Approved by the Senate Armed Services Committee as part of the 2012 defense authorization bill, S 1254, the provision would convert the current $225 for hostile fire and imminent danger pay, paid for any month in which a person spends any time in a designated zone, to a new prorated payment of $7.50 for each day spent in a designated danger zone.
More than 50 areas worldwide qualify troops for danger pay. In most locations, it is paid only to troops on the ground. In some areas, both the land and airspace above qualify. Parts of various oceans and seas also qualify ships' crews for danger pay.
The Senate plan is not a done deal; there is no similar language in the House version of the defense policy bill, HR 1540. This will be among hundreds of differences between the House and Senate versions of the bill that negotiators must reconcile before a final bill can be passed.
The change, which would take effect Oct. 1, would fall mostly on rear-echelon and headquarters staff whose occasional and short visits to a hostile area, such as attending a change-of-command ceremony in Iraq or Afghanistan, provides them the same $225 monthly hostile fire pay that goes to the front-line Marine or soldier facing imminent danger every day of the month.
Because changes of command often happen on the first day of a month, someone arriving May 31 to attend a June 1 ceremony would draw $450 ó two months of danger pay. Those one- or two-day visitors benefit from what ground combat troops derisively call "sightseer pay."
Aircrews flying to and from danger areas and crews of Navy ships passing through danger areas also would see drops in pay. Ground combat troops would not be fully shielded, as their pay could be reduced at the start and end of a combat tour, when they might serve in a danger zone for less than a full month.
The federal tax exclusion on pay earned in combat zones, which also applies for a full month regardless of how many days of the month are spent in the designated area, is not addressed by the Senate bill because the committee does not have jurisdiction over tax law.
Prorating danger pay would save an estimated $30 million a year in a program that, in 2010, cost the Defense Department $823.6 million for payments to about 42,000 officers and 258,000 enlisted members.
The savings estimate assumes a total of 133,000 fewer months of danger pay being awarded.
In 2010, DoD sought and received authority from Congress to move to a daily rate for danger pay, but officials never agreed on a date for the change.
Some personnel officials have balked at taking any steps to reduce combat-related pays until operations in Afghanistan and Iraq have wound down, according to military sources who asked not to be identified because the Defense Department traditionally does not comment on pending legislation.
Sen. Jim Webb, D-Va., a Vietnam combat veteran and chairman of the Senate Armed Services Committee's personnel panel, called the change a "basic accounting measure to ensure that individuals receive hostile fire or imminent danger pay only for the time they spend in qualifying areas."
Webb said ground combat troops will see "minimal impact" from the change "as they are stationed full time in the qualifying areas."
Hostile fire and imminent danger pay was $150 a month at the start of the wars in Iraq and Afghanistan, but increased to $225 in 2003.

» DATA SHOWN:
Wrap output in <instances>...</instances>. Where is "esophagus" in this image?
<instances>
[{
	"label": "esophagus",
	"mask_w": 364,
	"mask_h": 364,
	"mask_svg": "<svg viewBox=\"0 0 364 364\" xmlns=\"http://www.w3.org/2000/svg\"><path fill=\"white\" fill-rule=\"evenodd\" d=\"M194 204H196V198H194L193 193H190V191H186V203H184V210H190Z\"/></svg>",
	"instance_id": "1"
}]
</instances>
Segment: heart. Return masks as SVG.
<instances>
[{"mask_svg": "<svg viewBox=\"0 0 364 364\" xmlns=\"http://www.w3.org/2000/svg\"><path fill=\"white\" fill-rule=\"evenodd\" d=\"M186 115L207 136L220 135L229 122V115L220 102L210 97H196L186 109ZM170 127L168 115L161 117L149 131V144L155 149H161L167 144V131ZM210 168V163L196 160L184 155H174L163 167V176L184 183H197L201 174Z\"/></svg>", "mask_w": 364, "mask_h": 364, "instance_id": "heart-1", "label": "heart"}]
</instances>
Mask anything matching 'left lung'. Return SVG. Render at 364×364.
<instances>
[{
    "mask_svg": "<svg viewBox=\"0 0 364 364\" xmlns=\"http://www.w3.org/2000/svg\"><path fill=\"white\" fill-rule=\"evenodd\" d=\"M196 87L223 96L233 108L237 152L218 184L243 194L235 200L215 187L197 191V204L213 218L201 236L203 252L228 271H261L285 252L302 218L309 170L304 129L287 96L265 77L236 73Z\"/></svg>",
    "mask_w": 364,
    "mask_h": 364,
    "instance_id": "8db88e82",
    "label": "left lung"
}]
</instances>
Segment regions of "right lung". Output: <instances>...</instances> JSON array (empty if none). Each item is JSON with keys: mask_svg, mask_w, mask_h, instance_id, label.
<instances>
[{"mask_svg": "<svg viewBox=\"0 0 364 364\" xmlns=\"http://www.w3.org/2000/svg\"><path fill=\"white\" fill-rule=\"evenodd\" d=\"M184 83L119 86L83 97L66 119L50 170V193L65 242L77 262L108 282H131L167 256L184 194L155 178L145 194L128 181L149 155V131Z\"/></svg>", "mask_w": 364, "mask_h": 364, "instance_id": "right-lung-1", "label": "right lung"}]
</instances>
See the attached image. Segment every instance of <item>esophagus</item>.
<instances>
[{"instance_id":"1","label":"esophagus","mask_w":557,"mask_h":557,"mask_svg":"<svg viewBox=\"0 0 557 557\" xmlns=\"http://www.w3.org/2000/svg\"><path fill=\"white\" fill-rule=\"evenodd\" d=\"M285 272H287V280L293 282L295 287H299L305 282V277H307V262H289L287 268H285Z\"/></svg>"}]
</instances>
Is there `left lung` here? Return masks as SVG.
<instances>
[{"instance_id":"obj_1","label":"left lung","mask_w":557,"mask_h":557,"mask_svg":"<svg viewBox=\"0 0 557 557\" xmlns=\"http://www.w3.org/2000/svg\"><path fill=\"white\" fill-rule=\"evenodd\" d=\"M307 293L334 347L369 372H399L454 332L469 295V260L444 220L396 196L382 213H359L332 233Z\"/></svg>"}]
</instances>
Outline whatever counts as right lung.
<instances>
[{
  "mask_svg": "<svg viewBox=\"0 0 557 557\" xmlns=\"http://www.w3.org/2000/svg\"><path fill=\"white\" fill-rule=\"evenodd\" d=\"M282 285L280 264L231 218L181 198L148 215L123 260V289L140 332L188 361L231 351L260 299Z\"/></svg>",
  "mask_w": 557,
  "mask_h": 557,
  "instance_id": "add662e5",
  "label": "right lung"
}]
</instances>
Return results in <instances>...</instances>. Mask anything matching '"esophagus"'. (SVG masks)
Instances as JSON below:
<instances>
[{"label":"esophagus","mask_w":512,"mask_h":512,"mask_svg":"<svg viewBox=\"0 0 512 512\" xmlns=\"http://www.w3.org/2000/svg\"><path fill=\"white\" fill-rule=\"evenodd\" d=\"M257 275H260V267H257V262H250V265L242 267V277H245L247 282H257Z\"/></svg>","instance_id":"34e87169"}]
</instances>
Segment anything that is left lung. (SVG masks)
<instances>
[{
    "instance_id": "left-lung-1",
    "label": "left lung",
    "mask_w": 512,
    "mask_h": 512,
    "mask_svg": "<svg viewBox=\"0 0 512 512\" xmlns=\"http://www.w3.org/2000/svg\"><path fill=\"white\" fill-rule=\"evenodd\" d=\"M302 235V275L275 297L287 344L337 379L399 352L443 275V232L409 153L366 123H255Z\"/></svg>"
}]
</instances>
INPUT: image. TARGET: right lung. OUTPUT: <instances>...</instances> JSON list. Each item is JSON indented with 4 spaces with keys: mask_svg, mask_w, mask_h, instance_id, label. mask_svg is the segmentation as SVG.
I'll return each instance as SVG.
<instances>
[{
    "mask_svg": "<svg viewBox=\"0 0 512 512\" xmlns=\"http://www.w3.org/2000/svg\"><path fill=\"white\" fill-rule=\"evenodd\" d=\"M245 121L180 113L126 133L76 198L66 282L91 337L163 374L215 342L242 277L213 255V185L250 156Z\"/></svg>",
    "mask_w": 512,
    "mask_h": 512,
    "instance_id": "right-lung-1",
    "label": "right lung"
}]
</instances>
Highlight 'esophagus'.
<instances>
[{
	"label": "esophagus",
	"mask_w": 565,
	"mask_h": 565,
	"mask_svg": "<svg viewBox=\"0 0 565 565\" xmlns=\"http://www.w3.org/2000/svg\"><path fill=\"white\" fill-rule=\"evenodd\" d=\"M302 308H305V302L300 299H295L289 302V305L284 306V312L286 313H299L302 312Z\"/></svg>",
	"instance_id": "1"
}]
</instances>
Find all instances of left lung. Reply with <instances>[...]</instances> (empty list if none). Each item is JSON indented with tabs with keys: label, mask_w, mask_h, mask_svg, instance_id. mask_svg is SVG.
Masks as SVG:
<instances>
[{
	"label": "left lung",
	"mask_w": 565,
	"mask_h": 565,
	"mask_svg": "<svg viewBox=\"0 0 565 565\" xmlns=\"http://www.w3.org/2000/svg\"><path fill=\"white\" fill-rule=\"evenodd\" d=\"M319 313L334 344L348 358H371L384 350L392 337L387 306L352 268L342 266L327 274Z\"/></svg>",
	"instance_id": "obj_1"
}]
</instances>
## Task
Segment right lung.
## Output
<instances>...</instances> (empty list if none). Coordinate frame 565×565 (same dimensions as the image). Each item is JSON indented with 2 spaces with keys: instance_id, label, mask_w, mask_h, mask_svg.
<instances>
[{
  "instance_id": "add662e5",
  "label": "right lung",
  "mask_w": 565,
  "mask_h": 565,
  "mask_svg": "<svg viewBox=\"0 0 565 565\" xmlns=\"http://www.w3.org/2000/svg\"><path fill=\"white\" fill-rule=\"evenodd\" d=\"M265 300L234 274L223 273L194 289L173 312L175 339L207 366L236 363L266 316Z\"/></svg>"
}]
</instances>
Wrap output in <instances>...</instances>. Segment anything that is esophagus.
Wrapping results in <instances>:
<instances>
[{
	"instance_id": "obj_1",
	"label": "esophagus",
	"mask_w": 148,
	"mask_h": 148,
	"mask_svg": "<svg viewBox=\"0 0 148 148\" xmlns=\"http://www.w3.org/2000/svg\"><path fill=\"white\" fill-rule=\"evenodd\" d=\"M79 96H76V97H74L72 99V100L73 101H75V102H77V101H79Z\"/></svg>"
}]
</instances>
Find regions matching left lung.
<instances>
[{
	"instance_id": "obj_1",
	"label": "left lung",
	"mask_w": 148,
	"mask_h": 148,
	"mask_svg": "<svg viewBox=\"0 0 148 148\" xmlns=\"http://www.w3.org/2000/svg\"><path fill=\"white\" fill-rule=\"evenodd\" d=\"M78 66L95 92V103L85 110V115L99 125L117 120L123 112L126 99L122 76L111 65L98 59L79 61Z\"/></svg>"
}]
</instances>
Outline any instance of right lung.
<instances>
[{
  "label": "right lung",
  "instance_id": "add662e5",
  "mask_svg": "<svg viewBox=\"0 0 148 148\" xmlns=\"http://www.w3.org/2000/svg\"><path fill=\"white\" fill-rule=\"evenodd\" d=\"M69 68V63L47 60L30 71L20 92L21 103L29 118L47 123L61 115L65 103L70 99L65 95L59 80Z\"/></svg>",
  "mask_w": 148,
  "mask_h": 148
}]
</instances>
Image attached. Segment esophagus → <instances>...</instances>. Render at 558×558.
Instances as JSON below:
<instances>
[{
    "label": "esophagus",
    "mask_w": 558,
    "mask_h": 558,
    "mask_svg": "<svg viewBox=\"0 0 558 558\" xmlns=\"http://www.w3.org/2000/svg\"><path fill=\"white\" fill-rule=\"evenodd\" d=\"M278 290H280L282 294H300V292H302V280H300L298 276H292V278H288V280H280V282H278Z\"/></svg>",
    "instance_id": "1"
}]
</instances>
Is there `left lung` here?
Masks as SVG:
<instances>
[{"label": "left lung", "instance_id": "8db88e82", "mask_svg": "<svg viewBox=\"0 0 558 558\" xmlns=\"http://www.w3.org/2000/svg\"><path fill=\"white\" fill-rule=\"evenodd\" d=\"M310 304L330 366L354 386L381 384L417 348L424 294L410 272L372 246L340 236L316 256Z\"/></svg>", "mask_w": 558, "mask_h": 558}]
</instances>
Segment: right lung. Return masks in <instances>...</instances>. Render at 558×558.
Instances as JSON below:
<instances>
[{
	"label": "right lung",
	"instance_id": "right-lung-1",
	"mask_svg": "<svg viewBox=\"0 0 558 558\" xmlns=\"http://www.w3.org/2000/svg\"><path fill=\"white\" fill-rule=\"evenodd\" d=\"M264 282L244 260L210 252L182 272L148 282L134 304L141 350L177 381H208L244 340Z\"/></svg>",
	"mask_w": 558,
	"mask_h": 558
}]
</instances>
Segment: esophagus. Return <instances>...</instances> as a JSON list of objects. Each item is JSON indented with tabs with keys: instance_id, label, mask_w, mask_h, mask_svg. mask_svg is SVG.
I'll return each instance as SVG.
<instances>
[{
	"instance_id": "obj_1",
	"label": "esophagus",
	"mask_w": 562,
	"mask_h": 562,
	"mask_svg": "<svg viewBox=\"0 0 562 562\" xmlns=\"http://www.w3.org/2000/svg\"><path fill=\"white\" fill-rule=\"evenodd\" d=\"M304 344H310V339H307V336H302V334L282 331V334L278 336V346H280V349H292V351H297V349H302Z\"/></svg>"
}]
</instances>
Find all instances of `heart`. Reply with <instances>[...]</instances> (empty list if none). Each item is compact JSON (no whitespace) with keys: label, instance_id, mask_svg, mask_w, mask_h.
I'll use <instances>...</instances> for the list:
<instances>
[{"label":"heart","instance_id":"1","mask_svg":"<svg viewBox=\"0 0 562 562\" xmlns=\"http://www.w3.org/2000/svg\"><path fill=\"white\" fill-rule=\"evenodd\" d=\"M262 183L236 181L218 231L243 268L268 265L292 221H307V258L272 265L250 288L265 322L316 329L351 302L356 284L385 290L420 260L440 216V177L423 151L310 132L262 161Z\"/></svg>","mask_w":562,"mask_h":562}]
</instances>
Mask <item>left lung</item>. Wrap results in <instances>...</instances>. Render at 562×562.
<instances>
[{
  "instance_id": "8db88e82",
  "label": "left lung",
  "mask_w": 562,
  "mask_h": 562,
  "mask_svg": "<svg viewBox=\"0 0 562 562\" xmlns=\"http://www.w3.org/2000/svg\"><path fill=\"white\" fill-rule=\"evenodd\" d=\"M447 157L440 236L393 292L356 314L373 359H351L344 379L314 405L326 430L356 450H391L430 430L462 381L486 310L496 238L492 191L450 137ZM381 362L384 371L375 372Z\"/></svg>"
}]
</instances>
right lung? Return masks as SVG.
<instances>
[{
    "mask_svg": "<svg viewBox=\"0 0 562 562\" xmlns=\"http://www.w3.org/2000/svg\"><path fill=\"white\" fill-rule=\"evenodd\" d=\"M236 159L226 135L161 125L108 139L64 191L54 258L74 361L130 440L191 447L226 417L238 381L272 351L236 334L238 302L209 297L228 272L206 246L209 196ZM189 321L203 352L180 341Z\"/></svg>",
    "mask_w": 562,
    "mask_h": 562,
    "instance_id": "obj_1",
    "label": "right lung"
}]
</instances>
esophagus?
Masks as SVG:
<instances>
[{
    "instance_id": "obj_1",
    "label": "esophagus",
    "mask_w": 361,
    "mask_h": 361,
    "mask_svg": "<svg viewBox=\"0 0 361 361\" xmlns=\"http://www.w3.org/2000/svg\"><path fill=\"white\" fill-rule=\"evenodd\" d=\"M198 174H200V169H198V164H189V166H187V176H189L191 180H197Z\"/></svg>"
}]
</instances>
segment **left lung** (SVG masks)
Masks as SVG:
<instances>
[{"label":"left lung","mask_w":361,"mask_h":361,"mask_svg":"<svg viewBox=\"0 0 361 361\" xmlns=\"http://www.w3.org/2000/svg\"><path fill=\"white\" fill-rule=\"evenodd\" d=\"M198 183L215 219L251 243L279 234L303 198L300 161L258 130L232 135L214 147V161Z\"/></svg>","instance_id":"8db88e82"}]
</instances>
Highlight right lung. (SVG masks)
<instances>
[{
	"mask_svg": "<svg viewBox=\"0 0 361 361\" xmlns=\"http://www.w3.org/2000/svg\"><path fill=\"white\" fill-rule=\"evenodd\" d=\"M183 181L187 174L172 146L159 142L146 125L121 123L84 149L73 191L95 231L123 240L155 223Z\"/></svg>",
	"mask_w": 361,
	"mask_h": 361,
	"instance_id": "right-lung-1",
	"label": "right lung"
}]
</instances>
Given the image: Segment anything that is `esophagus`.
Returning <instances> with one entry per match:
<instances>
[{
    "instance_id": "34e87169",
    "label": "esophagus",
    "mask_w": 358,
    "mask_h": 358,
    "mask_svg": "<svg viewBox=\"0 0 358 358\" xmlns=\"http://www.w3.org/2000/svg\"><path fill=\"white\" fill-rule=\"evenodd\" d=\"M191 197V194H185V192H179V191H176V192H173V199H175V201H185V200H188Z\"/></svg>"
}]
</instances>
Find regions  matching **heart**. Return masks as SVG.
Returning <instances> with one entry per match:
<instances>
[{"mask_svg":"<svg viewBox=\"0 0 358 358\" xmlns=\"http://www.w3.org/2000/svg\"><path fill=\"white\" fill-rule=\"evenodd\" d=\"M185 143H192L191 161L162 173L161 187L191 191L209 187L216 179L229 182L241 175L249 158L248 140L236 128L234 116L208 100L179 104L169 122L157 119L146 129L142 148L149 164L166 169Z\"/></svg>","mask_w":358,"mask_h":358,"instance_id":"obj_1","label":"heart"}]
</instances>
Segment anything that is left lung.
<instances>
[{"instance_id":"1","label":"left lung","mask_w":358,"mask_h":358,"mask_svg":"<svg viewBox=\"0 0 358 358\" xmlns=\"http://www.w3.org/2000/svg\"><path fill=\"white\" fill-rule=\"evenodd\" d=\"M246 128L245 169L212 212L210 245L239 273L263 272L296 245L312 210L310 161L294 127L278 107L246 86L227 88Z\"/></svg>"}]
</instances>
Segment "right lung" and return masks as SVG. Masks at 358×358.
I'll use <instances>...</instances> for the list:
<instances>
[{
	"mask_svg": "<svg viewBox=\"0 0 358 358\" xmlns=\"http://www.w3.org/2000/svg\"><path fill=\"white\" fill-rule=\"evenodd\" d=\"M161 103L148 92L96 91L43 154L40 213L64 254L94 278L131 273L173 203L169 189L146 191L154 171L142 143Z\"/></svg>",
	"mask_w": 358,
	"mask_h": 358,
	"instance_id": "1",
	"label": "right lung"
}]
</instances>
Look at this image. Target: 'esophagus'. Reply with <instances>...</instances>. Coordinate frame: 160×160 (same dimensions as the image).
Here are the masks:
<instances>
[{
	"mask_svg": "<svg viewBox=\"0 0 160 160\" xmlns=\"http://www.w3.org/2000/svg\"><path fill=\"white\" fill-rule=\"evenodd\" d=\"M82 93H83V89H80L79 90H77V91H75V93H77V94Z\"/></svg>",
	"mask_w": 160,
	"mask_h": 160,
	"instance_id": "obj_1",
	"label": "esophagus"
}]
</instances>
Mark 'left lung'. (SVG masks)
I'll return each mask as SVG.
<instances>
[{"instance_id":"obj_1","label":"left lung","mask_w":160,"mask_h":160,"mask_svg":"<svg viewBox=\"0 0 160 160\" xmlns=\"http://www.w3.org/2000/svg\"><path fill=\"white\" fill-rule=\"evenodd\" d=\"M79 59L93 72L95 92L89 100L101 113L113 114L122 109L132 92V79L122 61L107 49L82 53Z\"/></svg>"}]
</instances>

» TO BE DONE: Reproduce the danger pay article above word for word, from "Some personnel officials" to "to $225 in 2003.".

» WRITTEN ANSWER:
Some personnel officials have balked at taking any steps to reduce combat-related pays until operations in Afghanistan and Iraq have wound down, according to military sources who asked not to be identified because the Defense Department traditionally does not comment on pending legislation.
Sen. Jim Webb, D-Va., a Vietnam combat veteran and chairman of the Senate Armed Services Committee's personnel panel, called the change a "basic accounting measure to ensure that individuals receive hostile fire or imminent danger pay only for the time they spend in qualifying areas."
Webb said ground combat troops will see "minimal impact" from the change "as they are stationed full time in the qualifying areas."
Hostile fire and imminent danger pay was $150 a month at the start of the wars in Iraq and Afghanistan, but increased to $225 in 2003.